(Collected data)

========================

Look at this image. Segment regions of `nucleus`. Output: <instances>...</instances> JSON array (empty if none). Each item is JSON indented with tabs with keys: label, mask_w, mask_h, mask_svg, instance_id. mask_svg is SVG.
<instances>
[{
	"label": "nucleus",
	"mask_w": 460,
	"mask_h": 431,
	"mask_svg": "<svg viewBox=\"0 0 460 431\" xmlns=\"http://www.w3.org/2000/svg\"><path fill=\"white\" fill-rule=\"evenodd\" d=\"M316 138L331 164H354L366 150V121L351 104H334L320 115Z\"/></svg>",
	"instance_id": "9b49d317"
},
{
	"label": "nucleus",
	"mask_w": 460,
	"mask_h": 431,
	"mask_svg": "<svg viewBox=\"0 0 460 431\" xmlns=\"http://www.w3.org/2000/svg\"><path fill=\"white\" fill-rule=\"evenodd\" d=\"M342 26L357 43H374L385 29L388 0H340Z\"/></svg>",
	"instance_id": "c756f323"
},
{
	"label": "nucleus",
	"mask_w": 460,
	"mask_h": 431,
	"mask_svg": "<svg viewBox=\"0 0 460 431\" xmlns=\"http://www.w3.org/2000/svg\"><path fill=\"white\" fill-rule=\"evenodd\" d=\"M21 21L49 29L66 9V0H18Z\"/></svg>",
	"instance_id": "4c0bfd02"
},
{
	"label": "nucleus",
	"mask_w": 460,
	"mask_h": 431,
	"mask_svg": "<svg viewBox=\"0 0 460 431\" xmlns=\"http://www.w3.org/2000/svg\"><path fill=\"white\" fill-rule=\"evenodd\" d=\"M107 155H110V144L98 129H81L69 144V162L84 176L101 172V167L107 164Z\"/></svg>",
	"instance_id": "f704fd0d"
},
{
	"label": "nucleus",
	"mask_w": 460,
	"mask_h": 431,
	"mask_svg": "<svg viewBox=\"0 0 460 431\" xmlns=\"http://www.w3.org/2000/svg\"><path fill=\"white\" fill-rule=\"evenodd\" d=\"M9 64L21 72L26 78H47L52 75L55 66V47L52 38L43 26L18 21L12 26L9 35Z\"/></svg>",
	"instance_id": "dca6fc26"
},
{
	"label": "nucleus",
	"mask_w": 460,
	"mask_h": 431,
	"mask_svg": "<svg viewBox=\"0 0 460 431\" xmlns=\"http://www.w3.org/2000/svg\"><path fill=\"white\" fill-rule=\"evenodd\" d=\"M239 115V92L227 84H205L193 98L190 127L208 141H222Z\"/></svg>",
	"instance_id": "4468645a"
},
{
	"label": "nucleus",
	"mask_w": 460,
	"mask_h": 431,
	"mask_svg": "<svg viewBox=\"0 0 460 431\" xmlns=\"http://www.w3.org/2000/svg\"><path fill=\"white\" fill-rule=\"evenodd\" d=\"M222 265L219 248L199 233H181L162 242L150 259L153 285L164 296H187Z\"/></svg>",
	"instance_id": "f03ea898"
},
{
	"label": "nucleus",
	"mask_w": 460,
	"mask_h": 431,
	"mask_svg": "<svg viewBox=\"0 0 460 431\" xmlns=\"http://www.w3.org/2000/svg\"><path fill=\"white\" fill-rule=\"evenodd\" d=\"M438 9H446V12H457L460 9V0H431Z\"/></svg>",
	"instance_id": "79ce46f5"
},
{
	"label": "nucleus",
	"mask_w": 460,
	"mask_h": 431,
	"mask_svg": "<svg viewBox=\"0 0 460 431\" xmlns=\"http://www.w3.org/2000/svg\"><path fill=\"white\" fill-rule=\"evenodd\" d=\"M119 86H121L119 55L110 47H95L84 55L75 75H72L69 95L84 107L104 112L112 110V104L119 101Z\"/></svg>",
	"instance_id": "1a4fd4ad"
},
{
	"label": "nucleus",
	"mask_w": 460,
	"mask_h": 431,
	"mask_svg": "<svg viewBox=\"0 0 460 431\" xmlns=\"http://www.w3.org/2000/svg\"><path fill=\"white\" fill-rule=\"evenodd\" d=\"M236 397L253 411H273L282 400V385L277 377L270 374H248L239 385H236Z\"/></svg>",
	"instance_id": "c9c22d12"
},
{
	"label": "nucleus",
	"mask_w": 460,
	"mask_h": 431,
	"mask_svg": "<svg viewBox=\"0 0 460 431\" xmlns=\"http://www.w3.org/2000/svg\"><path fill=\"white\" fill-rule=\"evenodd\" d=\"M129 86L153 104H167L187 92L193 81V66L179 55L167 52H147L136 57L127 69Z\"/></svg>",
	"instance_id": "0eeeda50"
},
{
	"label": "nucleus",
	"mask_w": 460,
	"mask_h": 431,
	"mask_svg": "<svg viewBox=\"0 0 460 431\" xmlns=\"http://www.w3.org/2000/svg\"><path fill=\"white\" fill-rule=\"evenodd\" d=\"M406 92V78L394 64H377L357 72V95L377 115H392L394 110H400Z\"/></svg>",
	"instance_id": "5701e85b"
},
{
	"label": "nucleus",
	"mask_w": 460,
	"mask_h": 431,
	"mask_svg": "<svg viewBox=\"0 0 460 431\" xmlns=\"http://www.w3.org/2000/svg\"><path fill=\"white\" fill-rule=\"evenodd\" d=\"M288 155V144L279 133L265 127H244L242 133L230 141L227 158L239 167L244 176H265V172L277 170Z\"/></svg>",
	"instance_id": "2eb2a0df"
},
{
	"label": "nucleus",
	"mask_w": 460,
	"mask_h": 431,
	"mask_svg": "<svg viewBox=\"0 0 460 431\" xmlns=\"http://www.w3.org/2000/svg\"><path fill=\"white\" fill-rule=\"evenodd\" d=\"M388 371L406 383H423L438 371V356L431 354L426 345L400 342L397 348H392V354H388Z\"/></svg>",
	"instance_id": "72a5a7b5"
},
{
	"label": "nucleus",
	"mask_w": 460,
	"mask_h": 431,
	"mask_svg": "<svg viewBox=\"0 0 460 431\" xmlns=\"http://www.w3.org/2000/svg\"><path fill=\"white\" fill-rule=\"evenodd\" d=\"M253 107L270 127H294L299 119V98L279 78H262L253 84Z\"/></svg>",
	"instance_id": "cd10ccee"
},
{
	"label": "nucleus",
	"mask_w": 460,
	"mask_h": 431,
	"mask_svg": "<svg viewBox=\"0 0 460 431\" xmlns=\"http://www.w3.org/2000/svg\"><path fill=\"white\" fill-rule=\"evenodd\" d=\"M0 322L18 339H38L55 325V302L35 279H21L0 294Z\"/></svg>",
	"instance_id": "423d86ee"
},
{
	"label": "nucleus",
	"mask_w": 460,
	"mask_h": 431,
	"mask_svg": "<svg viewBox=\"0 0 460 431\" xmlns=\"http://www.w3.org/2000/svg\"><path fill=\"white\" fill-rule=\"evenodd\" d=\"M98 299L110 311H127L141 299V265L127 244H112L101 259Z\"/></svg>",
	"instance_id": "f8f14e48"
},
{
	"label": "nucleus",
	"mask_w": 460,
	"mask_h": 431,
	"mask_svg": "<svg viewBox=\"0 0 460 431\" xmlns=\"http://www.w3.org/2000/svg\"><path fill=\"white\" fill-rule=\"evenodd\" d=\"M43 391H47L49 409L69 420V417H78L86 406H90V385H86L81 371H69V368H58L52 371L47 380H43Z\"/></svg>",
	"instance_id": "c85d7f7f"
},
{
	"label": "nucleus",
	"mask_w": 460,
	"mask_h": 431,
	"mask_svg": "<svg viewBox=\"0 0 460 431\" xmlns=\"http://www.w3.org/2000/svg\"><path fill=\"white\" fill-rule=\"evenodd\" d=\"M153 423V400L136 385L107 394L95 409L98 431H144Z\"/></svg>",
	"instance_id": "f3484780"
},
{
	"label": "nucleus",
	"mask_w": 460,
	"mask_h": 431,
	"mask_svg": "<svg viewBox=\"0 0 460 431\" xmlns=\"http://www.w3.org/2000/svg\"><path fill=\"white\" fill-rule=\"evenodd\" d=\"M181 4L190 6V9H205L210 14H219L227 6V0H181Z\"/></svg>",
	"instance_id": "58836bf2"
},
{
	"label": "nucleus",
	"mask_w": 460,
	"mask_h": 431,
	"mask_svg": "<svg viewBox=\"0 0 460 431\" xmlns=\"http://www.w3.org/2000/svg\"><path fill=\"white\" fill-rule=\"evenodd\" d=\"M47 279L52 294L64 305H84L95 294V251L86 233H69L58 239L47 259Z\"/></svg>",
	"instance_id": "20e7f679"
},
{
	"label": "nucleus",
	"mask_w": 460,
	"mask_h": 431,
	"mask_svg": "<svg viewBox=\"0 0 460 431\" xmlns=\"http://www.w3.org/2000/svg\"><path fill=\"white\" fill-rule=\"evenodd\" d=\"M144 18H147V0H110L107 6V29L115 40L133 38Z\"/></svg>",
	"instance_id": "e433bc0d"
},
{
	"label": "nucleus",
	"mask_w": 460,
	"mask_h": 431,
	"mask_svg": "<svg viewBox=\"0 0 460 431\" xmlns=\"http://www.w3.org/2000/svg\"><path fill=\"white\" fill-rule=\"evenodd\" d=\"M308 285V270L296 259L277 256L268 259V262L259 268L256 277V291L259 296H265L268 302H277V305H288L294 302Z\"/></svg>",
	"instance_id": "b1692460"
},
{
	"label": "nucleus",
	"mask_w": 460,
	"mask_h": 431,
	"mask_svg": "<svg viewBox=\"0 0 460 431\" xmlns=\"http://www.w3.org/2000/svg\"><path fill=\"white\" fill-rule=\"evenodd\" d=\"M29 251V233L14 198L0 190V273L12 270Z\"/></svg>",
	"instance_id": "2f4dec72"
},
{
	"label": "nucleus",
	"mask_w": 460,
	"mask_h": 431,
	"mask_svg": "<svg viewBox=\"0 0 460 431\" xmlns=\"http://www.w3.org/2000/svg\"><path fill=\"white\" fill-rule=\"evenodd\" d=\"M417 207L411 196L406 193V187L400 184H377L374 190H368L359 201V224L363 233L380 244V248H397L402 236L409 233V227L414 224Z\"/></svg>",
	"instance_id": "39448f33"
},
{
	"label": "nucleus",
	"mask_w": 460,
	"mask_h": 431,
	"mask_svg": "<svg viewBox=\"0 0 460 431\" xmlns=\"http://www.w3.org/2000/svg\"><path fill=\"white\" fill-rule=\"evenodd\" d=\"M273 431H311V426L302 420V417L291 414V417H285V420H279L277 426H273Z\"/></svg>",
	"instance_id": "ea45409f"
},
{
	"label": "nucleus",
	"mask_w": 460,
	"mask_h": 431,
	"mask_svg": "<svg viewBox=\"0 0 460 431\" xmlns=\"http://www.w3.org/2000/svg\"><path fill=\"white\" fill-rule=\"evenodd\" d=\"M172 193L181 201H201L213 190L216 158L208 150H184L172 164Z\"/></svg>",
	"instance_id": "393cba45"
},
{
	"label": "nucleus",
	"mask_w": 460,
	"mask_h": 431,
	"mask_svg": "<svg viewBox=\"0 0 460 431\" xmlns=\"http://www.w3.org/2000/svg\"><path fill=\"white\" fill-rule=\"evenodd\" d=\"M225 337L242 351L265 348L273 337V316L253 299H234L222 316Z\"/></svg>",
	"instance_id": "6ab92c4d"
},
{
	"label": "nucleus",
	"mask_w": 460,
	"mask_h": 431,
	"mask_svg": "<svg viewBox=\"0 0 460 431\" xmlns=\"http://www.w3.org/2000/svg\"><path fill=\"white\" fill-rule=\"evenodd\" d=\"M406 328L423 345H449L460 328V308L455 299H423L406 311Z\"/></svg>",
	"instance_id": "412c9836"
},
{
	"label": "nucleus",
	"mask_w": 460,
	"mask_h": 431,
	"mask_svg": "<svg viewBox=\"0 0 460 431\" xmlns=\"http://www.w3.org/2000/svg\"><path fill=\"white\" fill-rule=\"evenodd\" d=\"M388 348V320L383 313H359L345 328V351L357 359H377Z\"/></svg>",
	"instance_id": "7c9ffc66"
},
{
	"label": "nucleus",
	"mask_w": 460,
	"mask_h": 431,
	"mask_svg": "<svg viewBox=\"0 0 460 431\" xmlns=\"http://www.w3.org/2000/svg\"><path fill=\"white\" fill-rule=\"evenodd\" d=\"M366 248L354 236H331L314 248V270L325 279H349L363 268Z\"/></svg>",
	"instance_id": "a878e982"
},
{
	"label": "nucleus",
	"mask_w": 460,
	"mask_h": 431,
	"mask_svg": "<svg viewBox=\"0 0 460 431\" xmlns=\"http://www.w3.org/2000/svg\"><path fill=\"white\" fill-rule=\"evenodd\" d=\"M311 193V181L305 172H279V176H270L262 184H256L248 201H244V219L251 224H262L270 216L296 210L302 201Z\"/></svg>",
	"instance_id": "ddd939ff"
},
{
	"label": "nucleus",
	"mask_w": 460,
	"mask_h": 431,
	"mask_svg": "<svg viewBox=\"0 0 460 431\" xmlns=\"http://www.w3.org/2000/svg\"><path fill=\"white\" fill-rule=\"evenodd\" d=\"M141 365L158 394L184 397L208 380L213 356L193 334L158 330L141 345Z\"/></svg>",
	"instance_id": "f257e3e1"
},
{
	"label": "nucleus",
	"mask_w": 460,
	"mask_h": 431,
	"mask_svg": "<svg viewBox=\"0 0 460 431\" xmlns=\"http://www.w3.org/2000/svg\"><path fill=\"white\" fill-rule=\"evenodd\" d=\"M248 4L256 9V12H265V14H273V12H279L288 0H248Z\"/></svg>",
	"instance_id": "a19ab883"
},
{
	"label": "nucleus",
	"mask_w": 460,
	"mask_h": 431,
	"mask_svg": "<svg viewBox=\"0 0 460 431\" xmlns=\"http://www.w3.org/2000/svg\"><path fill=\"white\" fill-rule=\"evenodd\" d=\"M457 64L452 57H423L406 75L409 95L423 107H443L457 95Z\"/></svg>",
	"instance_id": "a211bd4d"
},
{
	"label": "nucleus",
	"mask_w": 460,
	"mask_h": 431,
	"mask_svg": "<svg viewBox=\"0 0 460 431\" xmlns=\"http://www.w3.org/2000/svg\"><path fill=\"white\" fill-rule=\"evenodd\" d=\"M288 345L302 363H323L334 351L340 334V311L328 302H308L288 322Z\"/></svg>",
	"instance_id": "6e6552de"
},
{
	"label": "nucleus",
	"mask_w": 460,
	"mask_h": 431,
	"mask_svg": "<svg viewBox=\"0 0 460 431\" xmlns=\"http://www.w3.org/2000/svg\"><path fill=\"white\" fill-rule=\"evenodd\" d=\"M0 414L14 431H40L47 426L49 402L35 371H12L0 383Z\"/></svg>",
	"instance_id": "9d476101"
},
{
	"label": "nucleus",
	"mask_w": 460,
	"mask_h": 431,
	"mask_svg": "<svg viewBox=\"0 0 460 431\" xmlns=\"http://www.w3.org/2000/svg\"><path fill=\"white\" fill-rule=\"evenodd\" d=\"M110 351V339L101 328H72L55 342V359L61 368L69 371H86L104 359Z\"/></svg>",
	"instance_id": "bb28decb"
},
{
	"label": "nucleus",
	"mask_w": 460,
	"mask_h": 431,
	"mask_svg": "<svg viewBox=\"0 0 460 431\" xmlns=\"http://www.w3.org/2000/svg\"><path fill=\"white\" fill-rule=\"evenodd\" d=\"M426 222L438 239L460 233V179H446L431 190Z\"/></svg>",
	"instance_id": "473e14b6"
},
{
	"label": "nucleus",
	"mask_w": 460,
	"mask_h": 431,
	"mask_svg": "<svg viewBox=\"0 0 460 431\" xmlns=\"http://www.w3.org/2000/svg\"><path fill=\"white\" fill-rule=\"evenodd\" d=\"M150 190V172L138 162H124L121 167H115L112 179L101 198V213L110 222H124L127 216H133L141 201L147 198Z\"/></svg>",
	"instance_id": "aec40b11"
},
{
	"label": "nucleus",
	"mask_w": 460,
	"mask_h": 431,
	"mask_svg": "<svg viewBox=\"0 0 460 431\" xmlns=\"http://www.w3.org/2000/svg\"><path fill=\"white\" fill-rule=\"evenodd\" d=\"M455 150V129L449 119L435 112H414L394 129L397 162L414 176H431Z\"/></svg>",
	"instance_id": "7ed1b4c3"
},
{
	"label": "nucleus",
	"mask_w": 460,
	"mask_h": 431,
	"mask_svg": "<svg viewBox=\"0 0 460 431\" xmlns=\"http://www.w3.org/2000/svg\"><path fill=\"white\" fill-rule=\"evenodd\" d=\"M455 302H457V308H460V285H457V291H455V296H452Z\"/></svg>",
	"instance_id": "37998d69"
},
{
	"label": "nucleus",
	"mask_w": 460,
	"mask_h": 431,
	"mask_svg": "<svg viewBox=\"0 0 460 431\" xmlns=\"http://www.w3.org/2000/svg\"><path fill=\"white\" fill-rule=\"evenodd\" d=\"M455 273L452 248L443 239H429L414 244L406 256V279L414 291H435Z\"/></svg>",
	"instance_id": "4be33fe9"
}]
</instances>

========================

Problem statement:
Switch "instance_id" to "object_id" in everything from the start of the listing down to the line containing "155H110V144L98 129H81L69 144V162L84", and write out only those lines with nothing else changed.

Exercise response:
Look at this image. Segment regions of `nucleus`. Output: <instances>...</instances> JSON array (empty if none). Each item is JSON indented with tabs with keys: label, mask_w, mask_h, mask_svg, object_id. mask_svg is SVG.
<instances>
[{
	"label": "nucleus",
	"mask_w": 460,
	"mask_h": 431,
	"mask_svg": "<svg viewBox=\"0 0 460 431\" xmlns=\"http://www.w3.org/2000/svg\"><path fill=\"white\" fill-rule=\"evenodd\" d=\"M316 138L331 164H354L366 150V121L351 104H334L320 115Z\"/></svg>",
	"object_id": "9b49d317"
},
{
	"label": "nucleus",
	"mask_w": 460,
	"mask_h": 431,
	"mask_svg": "<svg viewBox=\"0 0 460 431\" xmlns=\"http://www.w3.org/2000/svg\"><path fill=\"white\" fill-rule=\"evenodd\" d=\"M342 26L357 43H374L385 29L388 0H340Z\"/></svg>",
	"object_id": "c756f323"
},
{
	"label": "nucleus",
	"mask_w": 460,
	"mask_h": 431,
	"mask_svg": "<svg viewBox=\"0 0 460 431\" xmlns=\"http://www.w3.org/2000/svg\"><path fill=\"white\" fill-rule=\"evenodd\" d=\"M21 21L49 29L66 9V0H18Z\"/></svg>",
	"object_id": "4c0bfd02"
},
{
	"label": "nucleus",
	"mask_w": 460,
	"mask_h": 431,
	"mask_svg": "<svg viewBox=\"0 0 460 431\" xmlns=\"http://www.w3.org/2000/svg\"><path fill=\"white\" fill-rule=\"evenodd\" d=\"M107 155H110V144L98 129H81L69 144V162L84 176L101 172V167L107 164Z\"/></svg>",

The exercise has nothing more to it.